**** Text segment

As a one-person operation, there is a limit to how much business you can handle. When you have reached that limit, you stop growing. Your experience may begin to resemble that of an employee.

You Want to Sell Your Business

Some day you will want to retire and transfer ownership to someone else. If your business depends on your presence, there is not much of value you can transfer to anyone.

Become a Business Owner not an Operator

To free yourself from being bogged down by the day-to-day tasks of serving customers or producing products, you will be the one who decides how things are done, by whom and when. There are three kinds of tasks:

Routine Tasks

Every task can be broken down into a series of steps. Write down every single step in so much detail that anyone can do it exactly the same way. Do not rely on common sense. What is obvious to you, may not be so obvious to someone else. Not only can the task now be done whether you are there or not, the outcome will also be consistent.

Taking on your first employee is a really scary proposition and it comes with lots of administrative responsibilities. One alternative is to use temporary employees. Hiring independent contractors comes with its own set of regulatory pitfalls.

Instead, begin with automation. Lots of routine tasks can be done better, faster and more accurately by machines. You may already be doing this without realizing it, but take this exercise to the extreme and you can probably find more.

********
**** Stored data

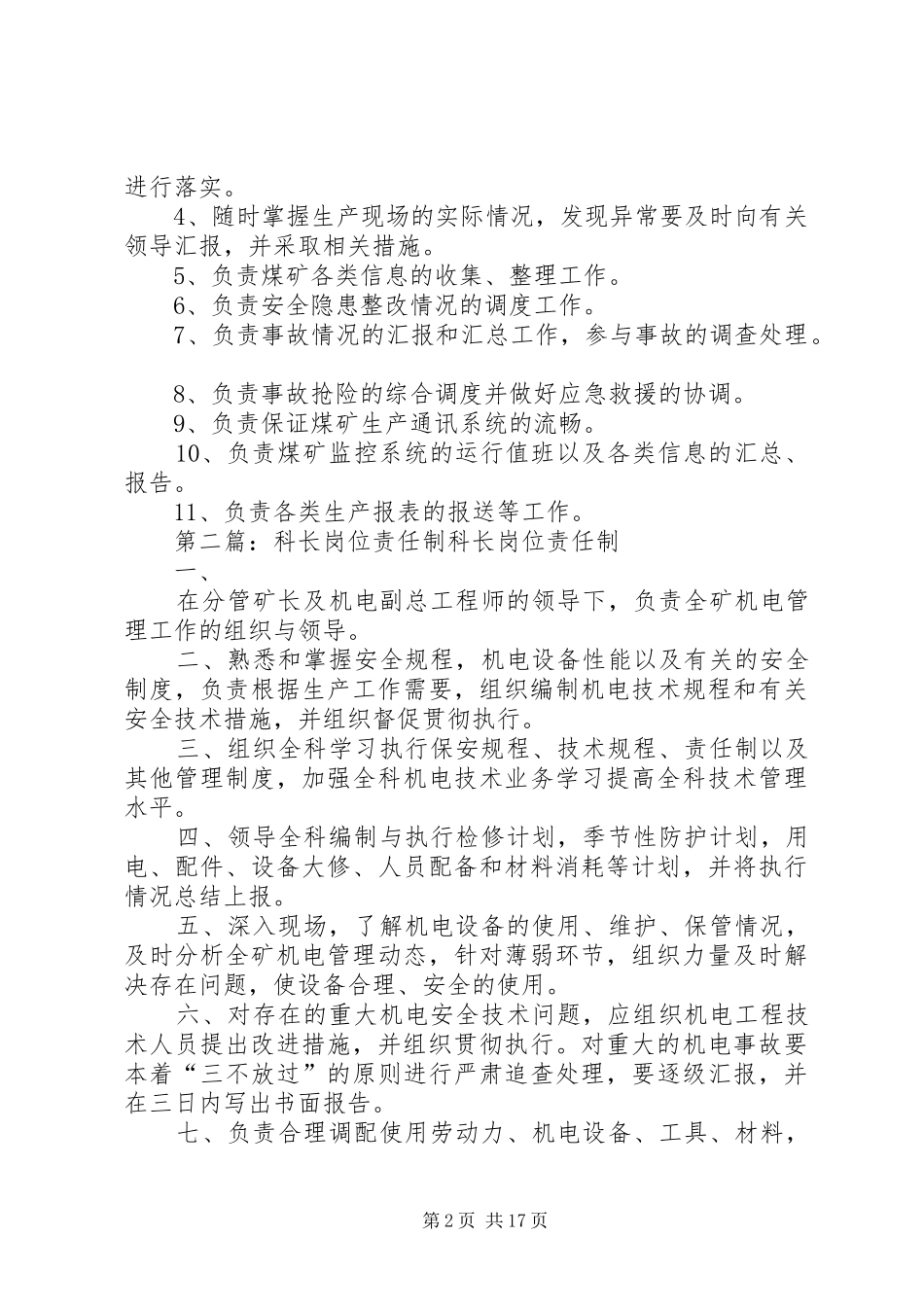 安全科长岗位责任制_第2页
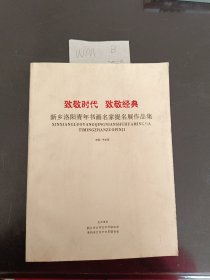 新乡洛阳青年书画名家提名展作品集。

********

- [Activity list]
a) Answer each question from the business-ownership passage.
(i) What happens once a one-person operation reaches the limit of how much business it can handle?
(ii) How much detail should go into writing down each step of a routine task?
(iii) What does the passage say to begin with instead of taking on employees?
b) Reproduce the business-ownership passage, starting at the words "As a one-person" and stopping after "transfer to anyone.".
The data are not required for this work.

- [Outputs by task]
a)
(i) You stop growing.
(ii) So much detail that anyone can do it exactly the same way.
(iii) Automation.

b)
As a one-person operation, there is a limit to how much business you can handle. When you have reached that limit, you stop growing. Your experience may begin to resemble that of an employee.

You Want to Sell Your Business

Some day you will want to retire and transfer ownership to someone else. If your business depends on your presence, there is not much of value you can transfer to anyone.